"Well, I tried to explain the commercial aspect of the case to her. I told her that, for one thing, the managers would see my plays in Jericho before they agreed to entrust the leading part to a novice. And I told her that, supposing for an instant I did find a manager reckless enough to consent, I should be ruining my own property.

"'Ah,' she said, 'you make up your mind in advance that I have no dramatic instinct?'

"I said: 'It is not even a question whether you have any dramatic instinct; it is enough that you haven't any renown. You have heard too much of the business by this time not to know that everybody tries to secure the most popular artists that he can. For me to put up a play with an absolutely unknown name, instead of a star's, would be asking for a failure.'

"'If I were billed as "madame Aribaud" the name would not be unknown,'" she argued.

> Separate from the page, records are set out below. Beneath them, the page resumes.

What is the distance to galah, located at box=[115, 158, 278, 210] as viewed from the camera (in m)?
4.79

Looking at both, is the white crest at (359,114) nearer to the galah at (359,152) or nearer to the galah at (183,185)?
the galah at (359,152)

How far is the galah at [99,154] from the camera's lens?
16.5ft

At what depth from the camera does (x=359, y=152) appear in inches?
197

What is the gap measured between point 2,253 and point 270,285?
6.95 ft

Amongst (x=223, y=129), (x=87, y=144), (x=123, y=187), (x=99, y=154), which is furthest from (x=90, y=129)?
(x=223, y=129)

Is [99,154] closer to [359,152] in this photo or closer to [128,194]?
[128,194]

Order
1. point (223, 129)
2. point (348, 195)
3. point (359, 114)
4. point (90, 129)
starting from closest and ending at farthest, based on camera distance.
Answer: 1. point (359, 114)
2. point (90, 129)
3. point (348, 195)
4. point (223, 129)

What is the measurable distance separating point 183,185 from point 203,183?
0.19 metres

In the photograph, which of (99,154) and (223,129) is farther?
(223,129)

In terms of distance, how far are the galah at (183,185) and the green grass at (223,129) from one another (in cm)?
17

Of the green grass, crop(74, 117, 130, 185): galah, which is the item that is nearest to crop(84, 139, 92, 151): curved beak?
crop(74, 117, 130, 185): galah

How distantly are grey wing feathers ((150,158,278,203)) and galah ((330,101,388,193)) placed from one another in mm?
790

"'Whether you were billed as "madame Aribaud," or as anybody else,' I said, 'the point would be how good you were in the part. The public would not pay to see an indifferent performance because you were madame Aribaud.'

"'Ah, then you admit it—that is it, after all!' she cried; 'you declare beforehand that I have no ability. Why should you say such a thing? It isn't right of you.'

"I said: 'I declare beforehand that you have had no training! I declare beforehand that you could not master, in a few weeks or months, a technique that other women acquire only after years. And on top of all that, I declare that I don't want to see you in the profession. Why do you become dissatisfied after we have got on? Why can't you be as content as you used to be when we had nothing?'

"'The days are longer than they used to be; I want something to do,' she insisted.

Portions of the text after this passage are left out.